• Written request:
How many lines in the records below contain the string "instances"? Reply with the number alone.

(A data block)
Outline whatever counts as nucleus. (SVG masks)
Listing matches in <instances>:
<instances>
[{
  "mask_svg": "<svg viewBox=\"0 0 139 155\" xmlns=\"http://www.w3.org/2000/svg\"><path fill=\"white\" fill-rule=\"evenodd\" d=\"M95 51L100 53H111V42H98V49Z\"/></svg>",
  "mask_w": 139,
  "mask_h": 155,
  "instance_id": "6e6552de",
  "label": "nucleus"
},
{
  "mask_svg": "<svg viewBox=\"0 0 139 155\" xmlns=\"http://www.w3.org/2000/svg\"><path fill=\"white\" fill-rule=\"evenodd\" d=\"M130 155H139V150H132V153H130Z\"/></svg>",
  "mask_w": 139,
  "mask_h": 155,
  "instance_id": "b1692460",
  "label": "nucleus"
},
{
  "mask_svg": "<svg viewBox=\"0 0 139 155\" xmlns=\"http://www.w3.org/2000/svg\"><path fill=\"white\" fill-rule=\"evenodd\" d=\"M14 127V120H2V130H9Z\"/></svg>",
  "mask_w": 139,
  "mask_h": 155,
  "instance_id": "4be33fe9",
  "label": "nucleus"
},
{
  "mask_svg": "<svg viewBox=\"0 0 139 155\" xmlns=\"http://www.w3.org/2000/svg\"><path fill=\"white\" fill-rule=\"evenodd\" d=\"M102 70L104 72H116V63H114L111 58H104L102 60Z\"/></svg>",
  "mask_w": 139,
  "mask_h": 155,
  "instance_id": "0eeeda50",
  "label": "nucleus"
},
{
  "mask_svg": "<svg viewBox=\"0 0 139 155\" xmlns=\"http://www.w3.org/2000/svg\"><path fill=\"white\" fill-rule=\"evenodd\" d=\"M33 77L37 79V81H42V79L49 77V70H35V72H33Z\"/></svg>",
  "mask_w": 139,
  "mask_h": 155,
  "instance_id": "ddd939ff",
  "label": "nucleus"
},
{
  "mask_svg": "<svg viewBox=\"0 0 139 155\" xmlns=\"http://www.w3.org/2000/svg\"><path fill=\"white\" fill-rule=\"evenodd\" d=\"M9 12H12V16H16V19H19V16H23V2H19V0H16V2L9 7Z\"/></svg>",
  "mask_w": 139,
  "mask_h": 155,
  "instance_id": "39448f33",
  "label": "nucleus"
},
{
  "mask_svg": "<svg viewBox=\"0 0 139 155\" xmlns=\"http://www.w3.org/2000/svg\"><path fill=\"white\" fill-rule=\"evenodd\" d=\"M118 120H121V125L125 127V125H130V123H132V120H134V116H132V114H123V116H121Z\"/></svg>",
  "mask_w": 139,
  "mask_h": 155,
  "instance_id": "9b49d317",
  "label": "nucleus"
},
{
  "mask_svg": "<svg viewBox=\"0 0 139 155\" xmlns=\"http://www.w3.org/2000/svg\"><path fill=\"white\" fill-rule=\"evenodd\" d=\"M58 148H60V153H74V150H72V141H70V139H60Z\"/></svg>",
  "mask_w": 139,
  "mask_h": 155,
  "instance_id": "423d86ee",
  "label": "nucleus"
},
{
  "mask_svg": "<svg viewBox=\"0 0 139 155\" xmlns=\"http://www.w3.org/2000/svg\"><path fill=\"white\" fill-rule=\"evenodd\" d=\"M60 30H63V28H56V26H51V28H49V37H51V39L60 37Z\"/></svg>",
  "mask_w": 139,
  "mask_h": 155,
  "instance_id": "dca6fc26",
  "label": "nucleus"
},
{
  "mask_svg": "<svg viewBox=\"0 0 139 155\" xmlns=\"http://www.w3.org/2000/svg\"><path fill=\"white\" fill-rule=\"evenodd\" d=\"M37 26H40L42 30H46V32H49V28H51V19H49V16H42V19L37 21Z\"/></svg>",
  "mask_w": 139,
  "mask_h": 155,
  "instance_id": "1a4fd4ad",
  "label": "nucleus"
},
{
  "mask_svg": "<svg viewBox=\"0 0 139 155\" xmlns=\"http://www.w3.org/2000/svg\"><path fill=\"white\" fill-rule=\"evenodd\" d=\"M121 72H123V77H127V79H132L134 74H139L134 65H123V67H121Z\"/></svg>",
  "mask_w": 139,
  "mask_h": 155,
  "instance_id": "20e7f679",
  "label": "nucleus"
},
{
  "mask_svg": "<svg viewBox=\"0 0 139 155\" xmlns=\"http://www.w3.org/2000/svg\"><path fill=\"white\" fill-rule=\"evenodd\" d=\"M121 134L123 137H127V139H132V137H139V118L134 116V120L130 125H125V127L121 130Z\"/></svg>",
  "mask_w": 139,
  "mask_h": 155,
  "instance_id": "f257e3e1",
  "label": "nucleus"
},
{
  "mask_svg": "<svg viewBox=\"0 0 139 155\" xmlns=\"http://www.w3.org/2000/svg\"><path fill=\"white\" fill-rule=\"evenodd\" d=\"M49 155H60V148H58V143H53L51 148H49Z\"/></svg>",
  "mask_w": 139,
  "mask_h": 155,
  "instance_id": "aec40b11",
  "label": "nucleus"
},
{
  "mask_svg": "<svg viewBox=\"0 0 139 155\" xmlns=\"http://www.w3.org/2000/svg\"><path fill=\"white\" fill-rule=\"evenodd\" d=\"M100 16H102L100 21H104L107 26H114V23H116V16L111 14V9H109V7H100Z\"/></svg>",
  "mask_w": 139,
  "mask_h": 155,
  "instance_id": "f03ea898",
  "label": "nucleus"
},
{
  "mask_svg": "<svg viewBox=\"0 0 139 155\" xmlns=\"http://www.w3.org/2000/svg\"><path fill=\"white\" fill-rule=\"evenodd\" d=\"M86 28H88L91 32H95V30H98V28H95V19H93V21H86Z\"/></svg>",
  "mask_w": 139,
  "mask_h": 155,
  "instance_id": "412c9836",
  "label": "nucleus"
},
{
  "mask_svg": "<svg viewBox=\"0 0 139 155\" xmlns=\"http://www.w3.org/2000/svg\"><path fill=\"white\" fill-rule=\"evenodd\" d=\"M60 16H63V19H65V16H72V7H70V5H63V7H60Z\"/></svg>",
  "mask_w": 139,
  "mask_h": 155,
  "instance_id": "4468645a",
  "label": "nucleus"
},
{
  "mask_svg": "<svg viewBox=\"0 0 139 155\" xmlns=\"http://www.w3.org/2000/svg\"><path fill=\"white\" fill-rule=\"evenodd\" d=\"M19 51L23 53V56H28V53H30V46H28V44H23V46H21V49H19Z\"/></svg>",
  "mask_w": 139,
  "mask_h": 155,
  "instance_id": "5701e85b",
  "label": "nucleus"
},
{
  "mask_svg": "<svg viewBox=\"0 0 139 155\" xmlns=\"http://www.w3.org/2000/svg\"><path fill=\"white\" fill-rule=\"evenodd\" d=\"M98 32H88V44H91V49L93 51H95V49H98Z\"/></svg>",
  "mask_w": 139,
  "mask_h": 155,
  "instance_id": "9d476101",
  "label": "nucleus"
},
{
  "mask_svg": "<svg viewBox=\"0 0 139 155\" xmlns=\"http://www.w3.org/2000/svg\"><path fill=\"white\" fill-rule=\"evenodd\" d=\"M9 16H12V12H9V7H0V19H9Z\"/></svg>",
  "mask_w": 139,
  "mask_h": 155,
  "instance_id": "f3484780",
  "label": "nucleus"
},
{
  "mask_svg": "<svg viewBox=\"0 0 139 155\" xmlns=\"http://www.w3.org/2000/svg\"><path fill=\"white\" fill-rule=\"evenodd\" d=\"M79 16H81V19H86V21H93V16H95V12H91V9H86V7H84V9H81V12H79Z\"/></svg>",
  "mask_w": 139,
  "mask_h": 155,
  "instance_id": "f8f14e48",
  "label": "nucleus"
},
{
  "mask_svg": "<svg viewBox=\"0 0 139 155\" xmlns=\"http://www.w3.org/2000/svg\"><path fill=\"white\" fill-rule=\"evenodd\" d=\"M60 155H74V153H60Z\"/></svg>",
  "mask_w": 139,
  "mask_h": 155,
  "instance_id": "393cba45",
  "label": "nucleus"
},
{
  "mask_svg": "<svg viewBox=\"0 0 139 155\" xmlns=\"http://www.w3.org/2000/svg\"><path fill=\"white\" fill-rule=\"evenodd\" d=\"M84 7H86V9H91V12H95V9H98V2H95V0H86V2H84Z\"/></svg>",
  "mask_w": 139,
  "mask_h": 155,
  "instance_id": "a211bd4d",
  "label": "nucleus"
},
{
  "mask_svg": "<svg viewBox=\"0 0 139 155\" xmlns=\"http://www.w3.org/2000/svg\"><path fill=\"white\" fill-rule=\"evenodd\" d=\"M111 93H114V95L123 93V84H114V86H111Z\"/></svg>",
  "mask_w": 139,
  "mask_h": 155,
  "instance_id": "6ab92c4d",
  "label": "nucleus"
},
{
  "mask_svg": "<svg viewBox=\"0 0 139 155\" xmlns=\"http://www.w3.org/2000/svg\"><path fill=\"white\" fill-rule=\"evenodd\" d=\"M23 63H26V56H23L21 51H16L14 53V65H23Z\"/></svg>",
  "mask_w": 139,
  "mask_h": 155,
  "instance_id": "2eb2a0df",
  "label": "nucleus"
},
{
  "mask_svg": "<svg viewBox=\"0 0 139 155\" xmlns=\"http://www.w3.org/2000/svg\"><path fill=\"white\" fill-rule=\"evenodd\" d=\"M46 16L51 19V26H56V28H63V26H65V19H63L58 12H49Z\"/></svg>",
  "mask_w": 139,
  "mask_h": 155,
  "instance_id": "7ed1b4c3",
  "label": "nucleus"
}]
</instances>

• Solution:
3